Author: CJane Elliott
Publisher: Dreamspinner Press
Pages/Word Count: 52 Pages
Rating: 2 Stars
Blurb: Cameron Wheeler’s life is all mapped out: he’ll finish business school, return home to Vermont, get a job, and marry his high-school girlfriend. He’s packed away what he really wants—a career as a musician—because he knows it’s never going to happen. But Cameron’s well-planned life is turned upside down when he walks into a musty jewelry shop in LA and meets the mysterious Apollo, who tells him to “follow his soul, not his past.” Apollo’s magical presence spurs Cameron to discover and follow his true path, in life and in love.

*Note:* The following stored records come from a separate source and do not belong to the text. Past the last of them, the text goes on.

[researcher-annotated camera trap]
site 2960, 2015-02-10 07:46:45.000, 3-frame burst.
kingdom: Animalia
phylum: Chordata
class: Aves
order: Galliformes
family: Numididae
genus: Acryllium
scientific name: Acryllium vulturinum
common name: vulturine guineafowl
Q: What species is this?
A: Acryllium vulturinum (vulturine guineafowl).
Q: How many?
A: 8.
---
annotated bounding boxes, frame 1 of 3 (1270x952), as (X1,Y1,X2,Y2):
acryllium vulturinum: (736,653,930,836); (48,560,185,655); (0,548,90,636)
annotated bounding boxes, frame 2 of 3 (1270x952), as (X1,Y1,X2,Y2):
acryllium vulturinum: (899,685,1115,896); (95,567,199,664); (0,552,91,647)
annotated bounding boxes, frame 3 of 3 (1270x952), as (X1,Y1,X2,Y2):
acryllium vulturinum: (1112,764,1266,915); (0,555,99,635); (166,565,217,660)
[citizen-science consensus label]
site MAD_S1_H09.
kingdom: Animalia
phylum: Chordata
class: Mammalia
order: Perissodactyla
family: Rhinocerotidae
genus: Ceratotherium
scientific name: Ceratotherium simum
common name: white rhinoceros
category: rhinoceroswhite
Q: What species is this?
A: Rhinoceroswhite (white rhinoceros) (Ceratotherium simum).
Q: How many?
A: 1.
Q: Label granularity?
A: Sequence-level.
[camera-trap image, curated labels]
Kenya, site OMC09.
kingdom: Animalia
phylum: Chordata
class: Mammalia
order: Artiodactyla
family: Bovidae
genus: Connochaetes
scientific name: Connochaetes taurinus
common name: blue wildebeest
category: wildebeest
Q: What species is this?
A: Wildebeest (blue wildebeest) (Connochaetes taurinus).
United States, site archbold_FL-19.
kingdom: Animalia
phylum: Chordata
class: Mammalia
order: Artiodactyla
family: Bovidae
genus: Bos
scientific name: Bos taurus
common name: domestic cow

Review: I picked up Stepping Through because I love reading books containing mystical, supernatural, or sci-fi elements. The fantasy is what I go for, and I’m pretty open to suspending my grip on reality when reading…after all, reading is an escape to another world.
But there has to be a degree or believability in every story, even those whose premise is based in fantasy. There must also be a storyline that carries through. Characters must be developed so the reader cares about them, understands them, and hopes for their happy ending. Tension must rise and fall in ways that make sense to the reader, logical progressions of emotions and feelings we can follow and relate to. In the absences of these elements, stories lack structure, depth, and are frustrating since we don’t really care about what happens.
Unfortunately, CJane Elliott missed the mark with this book. Cameron is a musician attending business school in LA. He enters a jewelry shop looking for a ring for his upcoming wedding to his girlfriend back home in Vermont. On page 3 we get some history:
“Sarah’s home in Vermont. That’s where I’m from. I’ll be moving back there after I finish business school. We’re getting married this summer.”
Two pages later Cameron is experiencing a deep connection to Apollo, the mysterious owner of the shop:
As Cameron froze in disbelief at what was happening, Apollo pinned him with his gray-green eyes and pulled his hand closer, then dropped his gaze. As if in a dream, Cameron noted Apollo’s insanely long eyelashes. Then Apollo pressed his lips against Cameron’s palm, and everything went fuzzy
Home. Something was calling to him, like the voice of a beloved companion who had waited for him for years. The drawbridge had lowered, he’d crossed over the moat where the dark creatures lurked, and he was home.
For the remainder of the book, Cameron is captivated by finding Apollo, giving up on Sarah, abandoning the life he’d planned, and pursuing his dreams of becoming a musician. When someone who believes they are straight (or are trying to live a straight lifestyle) suddenly switches teams, I need to know why. I need to feel the emotional pull and understand the history so I can feel for the character and hope for their happiness.
Cameron was flat for me. He broke up with Sarah, avoided discussing his sexuality with his friend, and made a brief reference to attraction to one guy in high school and how being with Sarah made him feel safe and secure (not an appealing trait in a character to use someone like that). He abandoned his business school degree to pursue his music, but even that fell flat for me. The music in his soul seemed inspired by Apollo (which is one of Apollo’s roles as a Greek god), but I never fully understood what it was about music that moved Cameron. There were no descriptions of his song writing that were drawn out to touch my heart and make me feel his passion.
Altogether too convenient and unbelievable, this is not a story I can recommend. I rated it as 2 stars after reading other reviews on this site to see where my comments fell. In reading 2 star reviews, my experience with this book seems to fall into that range, although I was toying with a 1.5.